Dampak Lanjutan Konflik Iran-Israel Turunkan Pertumbuhan Ekonomi Indonesia
JAKARTA- Peneliti Institute for Development of Economics and Finance (INDEF) Ahmad Heri Firdaus menjelaskan, mengacu pada simulasi ekonomi Global Trade Analysis Project (GTAP), dampat lanjutan konflik Iran-Israel berpotensi menurunkan pertumbuhan ekonomi Indonesia sebesar 0,005 persen.
"Secara angka memang tampak kecil, namun dampak tidak langsung bisa lebih besar jika negara mitra dagang utama seperti Tiongkok dan Jepang ikut terpukul," kata Ahmad dalam diskusi bertajuk "Dampak Perang Iran-Israel terhadap Perekonomian Indonesia", Minggu (29/6).
Menurut dia, Tiongkok dan Jepang diprediksi mengalami perlambatan pertumbuhan ekonomi masing-masin 0,037 persen dan 0,048 persen akibat konflik Iran-Israel.
Imbas lain dari konflik tersebut, katanya, impor Indonesia atas berbagai komoditas, mulai dari hasil pertanian, pangan olahan, logam, tekstil, hingga produk petrokimia dan manufaktur berat diperkirakan bakal mengalami penurunan.
Oleh karenanya, kata Ahmad, Indonesia harus bersiap menghadapi kenyataan ini lantaran konflik kedua negara berpotensi memicu ketidakstabilan ekonomi global terutama di sektor energi, perdagangan hingga fiskal.
Ia mengatakan Iran merupakan salah satu negara dengan cadangan minyak terbesar ketiga di dunia. Apabila pasokan minyak dari negara tersebut terganggu, disusul dengan penutupan jalur perdagangan Selat Hormuz, maka harga minyak global bakal melonjak tajam.
"Negara-negara pengimpor minyak seperti Jepang, bahkan Eropa tentu mengalami kenaikan biaya energi. Kalau kita lihat, ekspor minyak Timur Tengah itu lebih besar ke Tiongkok, India, Eropa, sehingga negara-negara itu tentu terkena dampak lebih dulu ketimbang Indonesia," kata Ahmad.
Langkah Antisipasi
Kenaikan harga input produksi akibat lonjakan harga minyak dan gas pun berpotensi menurunkan daya saing ekspor Indonesia.
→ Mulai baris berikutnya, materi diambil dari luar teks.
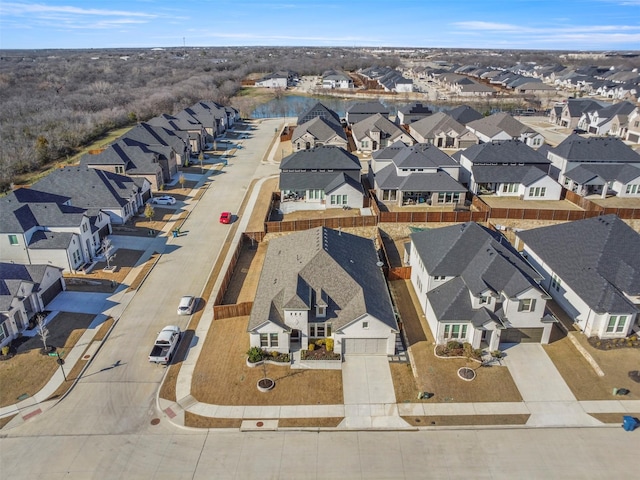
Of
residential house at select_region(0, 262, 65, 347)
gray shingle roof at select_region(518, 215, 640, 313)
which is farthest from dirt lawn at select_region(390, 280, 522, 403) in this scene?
residential house at select_region(0, 262, 65, 347)

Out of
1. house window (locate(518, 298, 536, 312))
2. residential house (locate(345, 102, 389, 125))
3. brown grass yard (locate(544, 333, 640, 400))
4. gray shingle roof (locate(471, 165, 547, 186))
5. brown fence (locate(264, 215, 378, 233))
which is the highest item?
residential house (locate(345, 102, 389, 125))

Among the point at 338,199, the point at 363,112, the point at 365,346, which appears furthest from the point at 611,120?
the point at 365,346

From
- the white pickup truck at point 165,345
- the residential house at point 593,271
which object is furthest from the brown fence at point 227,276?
the residential house at point 593,271

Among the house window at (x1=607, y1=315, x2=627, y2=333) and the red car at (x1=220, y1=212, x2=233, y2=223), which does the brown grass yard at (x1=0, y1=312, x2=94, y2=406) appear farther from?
the house window at (x1=607, y1=315, x2=627, y2=333)

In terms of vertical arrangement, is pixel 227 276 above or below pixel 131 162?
below

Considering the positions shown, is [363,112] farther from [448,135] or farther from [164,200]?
[164,200]

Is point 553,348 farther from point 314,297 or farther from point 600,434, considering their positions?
point 314,297

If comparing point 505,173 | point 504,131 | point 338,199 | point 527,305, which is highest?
point 504,131
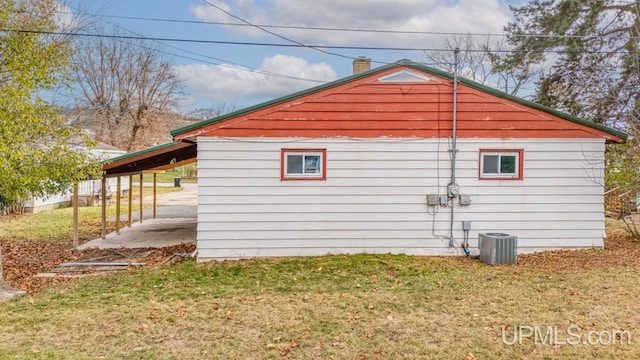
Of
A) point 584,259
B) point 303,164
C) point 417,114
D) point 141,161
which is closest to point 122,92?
point 141,161

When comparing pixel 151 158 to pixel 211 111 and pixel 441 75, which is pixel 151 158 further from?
pixel 211 111

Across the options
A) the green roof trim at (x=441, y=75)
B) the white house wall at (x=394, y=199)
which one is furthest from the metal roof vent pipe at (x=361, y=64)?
the white house wall at (x=394, y=199)

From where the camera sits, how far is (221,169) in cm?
810

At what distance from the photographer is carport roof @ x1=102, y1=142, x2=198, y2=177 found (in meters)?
9.04

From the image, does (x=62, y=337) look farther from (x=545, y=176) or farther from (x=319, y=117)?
(x=545, y=176)

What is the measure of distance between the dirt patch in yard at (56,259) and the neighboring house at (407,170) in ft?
6.62

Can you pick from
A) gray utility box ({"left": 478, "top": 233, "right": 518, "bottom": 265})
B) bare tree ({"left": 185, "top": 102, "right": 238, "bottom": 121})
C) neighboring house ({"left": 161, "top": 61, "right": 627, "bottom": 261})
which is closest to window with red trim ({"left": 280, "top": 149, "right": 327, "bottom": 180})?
neighboring house ({"left": 161, "top": 61, "right": 627, "bottom": 261})

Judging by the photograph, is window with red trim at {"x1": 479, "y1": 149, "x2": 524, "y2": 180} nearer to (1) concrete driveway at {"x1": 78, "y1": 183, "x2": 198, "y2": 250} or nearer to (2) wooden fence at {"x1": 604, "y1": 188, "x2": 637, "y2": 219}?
(2) wooden fence at {"x1": 604, "y1": 188, "x2": 637, "y2": 219}

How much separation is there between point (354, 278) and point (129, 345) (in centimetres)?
355

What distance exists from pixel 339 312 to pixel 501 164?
16.7 feet

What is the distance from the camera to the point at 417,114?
8344 mm

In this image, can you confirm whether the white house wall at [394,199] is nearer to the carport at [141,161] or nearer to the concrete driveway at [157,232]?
the carport at [141,161]

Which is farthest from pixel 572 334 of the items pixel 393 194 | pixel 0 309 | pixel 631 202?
pixel 631 202

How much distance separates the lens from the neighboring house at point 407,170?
8195 millimetres
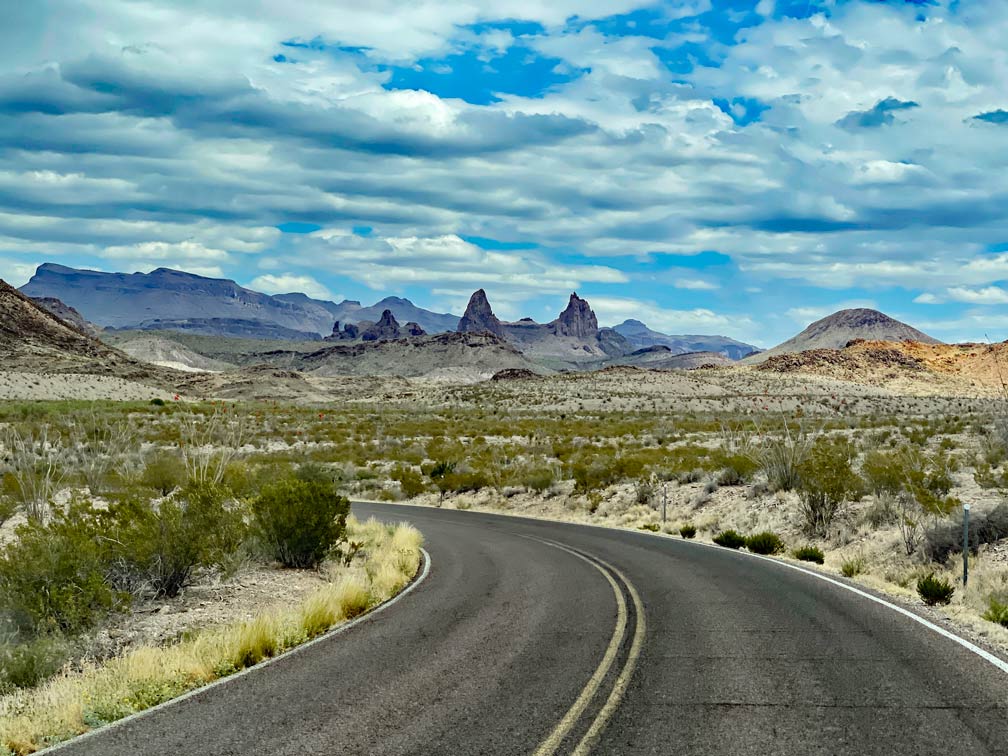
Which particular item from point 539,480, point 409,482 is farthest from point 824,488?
point 409,482

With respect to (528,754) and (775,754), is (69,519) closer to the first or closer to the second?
(528,754)

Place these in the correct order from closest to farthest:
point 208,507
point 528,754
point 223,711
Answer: point 528,754 < point 223,711 < point 208,507

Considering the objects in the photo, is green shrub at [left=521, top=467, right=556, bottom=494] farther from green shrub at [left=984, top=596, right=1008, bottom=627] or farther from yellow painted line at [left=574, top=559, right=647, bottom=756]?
green shrub at [left=984, top=596, right=1008, bottom=627]

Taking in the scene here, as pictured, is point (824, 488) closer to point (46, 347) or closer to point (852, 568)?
point (852, 568)

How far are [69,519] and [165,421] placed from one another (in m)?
51.5

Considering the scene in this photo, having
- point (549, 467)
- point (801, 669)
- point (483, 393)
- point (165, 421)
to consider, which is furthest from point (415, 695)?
point (483, 393)

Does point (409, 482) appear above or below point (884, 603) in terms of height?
below

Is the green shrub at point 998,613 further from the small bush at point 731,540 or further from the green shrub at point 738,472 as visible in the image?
the green shrub at point 738,472

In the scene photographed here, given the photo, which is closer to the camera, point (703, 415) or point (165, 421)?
point (165, 421)

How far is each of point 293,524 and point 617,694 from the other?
31.9 ft

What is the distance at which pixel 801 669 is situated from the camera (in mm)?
8727

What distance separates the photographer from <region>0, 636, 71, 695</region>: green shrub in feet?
28.4

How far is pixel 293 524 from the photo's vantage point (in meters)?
16.1

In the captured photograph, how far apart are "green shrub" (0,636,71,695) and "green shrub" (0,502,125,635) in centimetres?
74
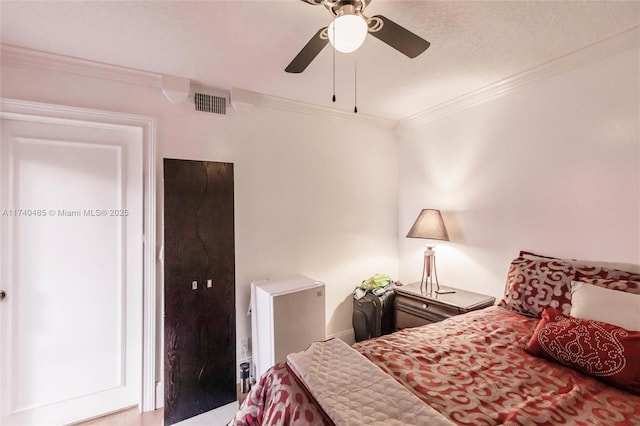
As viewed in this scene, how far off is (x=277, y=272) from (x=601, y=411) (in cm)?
216

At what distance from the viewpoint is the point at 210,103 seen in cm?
238

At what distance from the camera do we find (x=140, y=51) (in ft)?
6.08

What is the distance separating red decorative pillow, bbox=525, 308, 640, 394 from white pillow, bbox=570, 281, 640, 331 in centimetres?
9

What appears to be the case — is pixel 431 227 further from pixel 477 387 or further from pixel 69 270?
pixel 69 270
Dalam situasi seperti itu, Pemerintah Indonesia perlu segera mengambil langkah-langkah antisipatif jangka pendek.
Prioritas utama adalah menjaga stabilitas harga BBM dan elpiji (LPG) di dalam negeri. Mekanisme subsidi perlu diperkuat agar daya beli masyarakat tetap terjaga dan inflasi tidak melonjak tajam.
"Kemudian kita juga bisa melakukan diversifikasi sumber impor energi. Jadi, kita mengalihkan impor minyak dari negara-negara yang konflik ke yang non-konflik. Oleh karena itu, perlu ada percepatan dalam hal kerja sama energi di negara-negara seperti ASEAN, Australia, atau yang lainnya. Jadi, mungkin ada kerja sama bilateral secara khusus dalam hal perdagangan energi," katanya.
Strategi lainnya adalah memperluas dan mendiversifikasi rantai pasok industri. Sebab, dunia usaha perlu didorong untuk mencari mitra baru dalam penyediaan bahan baku agar tidak terlalu bergantung pada satu wilayah.
Kemudian, mendorong investasi dari sisi industri hulunya, misalnya pupuk, bahan bakar alternatif, serta barang antara atau barang intermediate sebagai bahan baku untuk industri-industri pengolahan di Indonesia.
Dia mengimbau pemerintah juga harus melakukan pemetaan terhadap sektor-sektor yang paling terdampak, terutama manufaktur dan pertanian, sehingga kebijakan perlindungan dan stimulus bisa diarahkan secara tepat sasaran. Mitigasi penting agar Indonesia tidak terseret lebih dalam ke dalam ketidakpastian global.